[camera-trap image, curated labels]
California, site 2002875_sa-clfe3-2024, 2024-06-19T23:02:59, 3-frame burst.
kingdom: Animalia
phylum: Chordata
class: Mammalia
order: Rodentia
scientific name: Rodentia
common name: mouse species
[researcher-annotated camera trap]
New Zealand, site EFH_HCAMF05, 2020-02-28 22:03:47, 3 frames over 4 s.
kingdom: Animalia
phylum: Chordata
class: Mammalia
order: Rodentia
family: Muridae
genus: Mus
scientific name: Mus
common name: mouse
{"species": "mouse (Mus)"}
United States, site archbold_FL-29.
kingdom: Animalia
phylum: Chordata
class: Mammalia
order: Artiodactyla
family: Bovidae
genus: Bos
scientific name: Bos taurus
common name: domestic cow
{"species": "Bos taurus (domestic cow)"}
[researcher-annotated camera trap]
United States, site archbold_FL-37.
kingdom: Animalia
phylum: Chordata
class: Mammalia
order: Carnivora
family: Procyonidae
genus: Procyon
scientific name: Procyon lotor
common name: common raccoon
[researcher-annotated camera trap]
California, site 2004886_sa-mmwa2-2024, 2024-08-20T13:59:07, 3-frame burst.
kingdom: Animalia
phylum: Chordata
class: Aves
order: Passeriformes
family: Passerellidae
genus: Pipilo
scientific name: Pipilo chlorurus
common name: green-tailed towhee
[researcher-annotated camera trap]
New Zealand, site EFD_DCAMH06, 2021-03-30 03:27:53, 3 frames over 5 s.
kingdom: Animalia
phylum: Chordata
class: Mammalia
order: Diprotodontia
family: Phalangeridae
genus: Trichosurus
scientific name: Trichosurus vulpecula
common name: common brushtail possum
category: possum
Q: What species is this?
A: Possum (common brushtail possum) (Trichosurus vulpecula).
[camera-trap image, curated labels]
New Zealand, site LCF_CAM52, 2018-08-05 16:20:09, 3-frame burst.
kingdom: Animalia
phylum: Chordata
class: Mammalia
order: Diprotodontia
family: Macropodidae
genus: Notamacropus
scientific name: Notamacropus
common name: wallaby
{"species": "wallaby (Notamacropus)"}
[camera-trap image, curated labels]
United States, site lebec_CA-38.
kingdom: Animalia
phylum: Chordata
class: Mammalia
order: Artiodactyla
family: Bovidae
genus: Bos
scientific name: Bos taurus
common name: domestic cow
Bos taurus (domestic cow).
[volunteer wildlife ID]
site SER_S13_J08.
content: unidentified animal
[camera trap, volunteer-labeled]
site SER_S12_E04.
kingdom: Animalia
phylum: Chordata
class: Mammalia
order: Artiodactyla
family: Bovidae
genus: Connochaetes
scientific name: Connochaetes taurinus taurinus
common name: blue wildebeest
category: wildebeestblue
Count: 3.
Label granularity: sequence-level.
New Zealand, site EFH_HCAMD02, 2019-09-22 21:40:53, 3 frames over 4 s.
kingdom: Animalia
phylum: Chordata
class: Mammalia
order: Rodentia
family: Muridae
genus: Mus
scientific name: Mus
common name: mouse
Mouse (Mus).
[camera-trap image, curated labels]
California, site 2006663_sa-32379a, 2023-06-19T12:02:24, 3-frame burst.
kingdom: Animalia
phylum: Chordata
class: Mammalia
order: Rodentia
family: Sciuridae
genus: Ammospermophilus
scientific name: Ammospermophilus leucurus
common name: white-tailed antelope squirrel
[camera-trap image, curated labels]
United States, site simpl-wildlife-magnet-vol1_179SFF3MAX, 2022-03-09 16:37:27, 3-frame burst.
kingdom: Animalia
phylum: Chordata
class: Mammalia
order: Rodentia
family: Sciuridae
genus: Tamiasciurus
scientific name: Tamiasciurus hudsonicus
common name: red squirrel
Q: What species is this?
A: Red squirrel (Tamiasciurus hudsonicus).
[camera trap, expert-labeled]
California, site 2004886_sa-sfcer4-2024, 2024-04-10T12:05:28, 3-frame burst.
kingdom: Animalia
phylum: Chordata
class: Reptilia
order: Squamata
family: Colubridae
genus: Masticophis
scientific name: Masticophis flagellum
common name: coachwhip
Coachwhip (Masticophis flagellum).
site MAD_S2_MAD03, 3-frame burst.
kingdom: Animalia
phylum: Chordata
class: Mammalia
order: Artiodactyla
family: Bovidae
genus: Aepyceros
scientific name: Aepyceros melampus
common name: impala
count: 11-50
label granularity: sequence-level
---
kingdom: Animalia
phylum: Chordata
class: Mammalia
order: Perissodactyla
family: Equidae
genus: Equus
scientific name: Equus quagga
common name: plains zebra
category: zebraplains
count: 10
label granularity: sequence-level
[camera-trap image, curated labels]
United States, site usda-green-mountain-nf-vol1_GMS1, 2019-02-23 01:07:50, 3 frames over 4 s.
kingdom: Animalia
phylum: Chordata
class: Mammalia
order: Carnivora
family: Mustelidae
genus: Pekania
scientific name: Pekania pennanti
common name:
- - - - - - -
**GOAL OF THE EXERCISE**
Return the records above verbatim, in their entirety.

**WRITTEN ANSWER**
[camera-trap image, curated labels]
California, site 2002875_sa-clfe3-2024, 2024-06-19T23:02:59, 3-frame burst.
kingdom: Animalia
phylum: Chordata
class: Mammalia
order: Rodentia
scientific name: Rodentia
common name: mouse species
[researcher-annotated camera trap]
New Zealand, site EFH_HCAMF05, 2020-02-28 22:03:47, 3 frames over 4 s.
kingdom: Animalia
phylum: Chordata
class: Mammalia
order: Rodentia
family: Muridae
genus: Mus
scientific name: Mus
common name: mouse
{"species": "mouse (Mus)"}
United States, site archbold_FL-29.
kingdom: Animalia
phylum: Chordata
class: Mammalia
order: Artiodactyla
family: Bovidae
genus: Bos
scientific name: Bos taurus
common name: domestic cow
{"species": "Bos taurus (domestic cow)"}
[researcher-annotated camera trap]
United States, site archbold_FL-37.
kingdom: Animalia
phylum: Chordata
class: Mammalia
order: Carnivora
family: Procyonidae
genus: Procyon
scientific name: Procyon lotor
common name: common raccoon
[researcher-annotated camera trap]
California, site 2004886_sa-mmwa2-2024, 2024-08-20T13:59:07, 3-frame burst.
kingdom: Animalia
phylum: Chordata
class: Aves
order: Passeriformes
family: Passerellidae
genus: Pipilo
scientific name: Pipilo chlorurus
common name: green-tailed towhee
[researcher-annotated camera trap]
New Zealand, site EFD_DCAMH06, 2021-03-30 03:27:53, 3 frames over 5 s.
kingdom: Animalia
phylum: Chordata
class: Mammalia
order: Diprotodontia
family: Phalangeridae
genus: Trichosurus
scientific name: Trichosurus vulpecula
common name: common brushtail possum
category: possum
Q: What species is this?
A: Possum (common brushtail possum) (Trichosurus vulpecula).
[camera-trap image, curated labels]
New Zealand, site LCF_CAM52, 2018-08-05 16:20:09, 3-frame burst.
kingdom: Animalia
phylum: Chordata
class: Mammalia
order: Diprotodontia
family: Macropodidae
genus: Notamacropus
scientific name: Notamacropus
common name: wallaby
{"species": "wallaby (Notamacropus)"}
[camera-trap image, curated labels]
United States, site lebec_CA-38.
kingdom: Animalia
phylum: Chordata
class: Mammalia
order: Artiodactyla
family: Bovidae
genus: Bos
scientific name: Bos taurus
common name: domestic cow
Bos taurus (domestic cow).
[volunteer wildlife ID]
site SER_S13_J08.
content: unidentified animal
[camera trap, volunteer-labeled]
site SER_S12_E04.
kingdom: Animalia
phylum: Chordata
class: Mammalia
order: Artiodactyla
family: Bovidae
genus: Connochaetes
scientific name: Connochaetes taurinus taurinus
common name: blue wildebeest
category: wildebeestblue
Count: 3.
Label granularity: sequence-level.
New Zealand, site EFH_HCAMD02, 2019-09-22 21:40:53, 3 frames over 4 s.
kingdom: Animalia
phylum: Chordata
class: Mammalia
order: Rodentia
family: Muridae
genus: Mus
scientific name: Mus
common name: mouse
Mouse (Mus).
[camera-trap image, curated labels]
California, site 2006663_sa-32379a, 2023-06-19T12:02:24, 3-frame burst.
kingdom: Animalia
phylum: Chordata
class: Mammalia
order: Rodentia
family: Sciuridae
genus: Ammospermophilus
scientific name: Ammospermophilus leucurus
common name: white-tailed antelope squirrel
[camera-trap image, curated labels]
United States, site simpl-wildlife-magnet-vol1_179SFF3MAX, 2022-03-09 16:37:27, 3-frame burst.
kingdom: Animalia
phylum: Chordata
class: Mammalia
order: Rodentia
family: Sciuridae
genus: Tamiasciurus
scientific name: Tamiasciurus hudsonicus
common name: red squirrel
Q: What species is this?
A: Red squirrel (Tamiasciurus hudsonicus).
[camera trap, expert-labeled]
California, site 2004886_sa-sfcer4-2024, 2024-04-10T12:05:28, 3-frame burst.
kingdom: Animalia
phylum: Chordata
class: Reptilia
order: Squamata
family: Colubridae
genus: Masticophis
scientific name: Masticophis flagellum
common name: coachwhip
Coachwhip (Masticophis flagellum).
site MAD_S2_MAD03, 3-frame burst.
kingdom: Animalia
phylum: Chordata
class: Mammalia
order: Artiodactyla
family: Bovidae
genus: Aepyceros
scientific name: Aepyceros melampus
common name: impala
count: 11-50
label granularity: sequence-level
---
kingdom: Animalia
phylum: Chordata
class: Mammalia
order: Perissodactyla
family: Equidae
genus: Equus
scientific name: Equus quagga
common name: plains zebra
category: zebraplains
count: 10
label granularity: sequence-level
[camera-trap image, curated labels]
United States, site usda-green-mountain-nf-vol1_GMS1, 2019-02-23 01:07:50, 3 frames over 4 s.
kingdom: Animalia
phylum: Chordata
class: Mammalia
order: Carnivora
family: Mustelidae
genus: Pekania
scientific name: Pekania pennanti
common name:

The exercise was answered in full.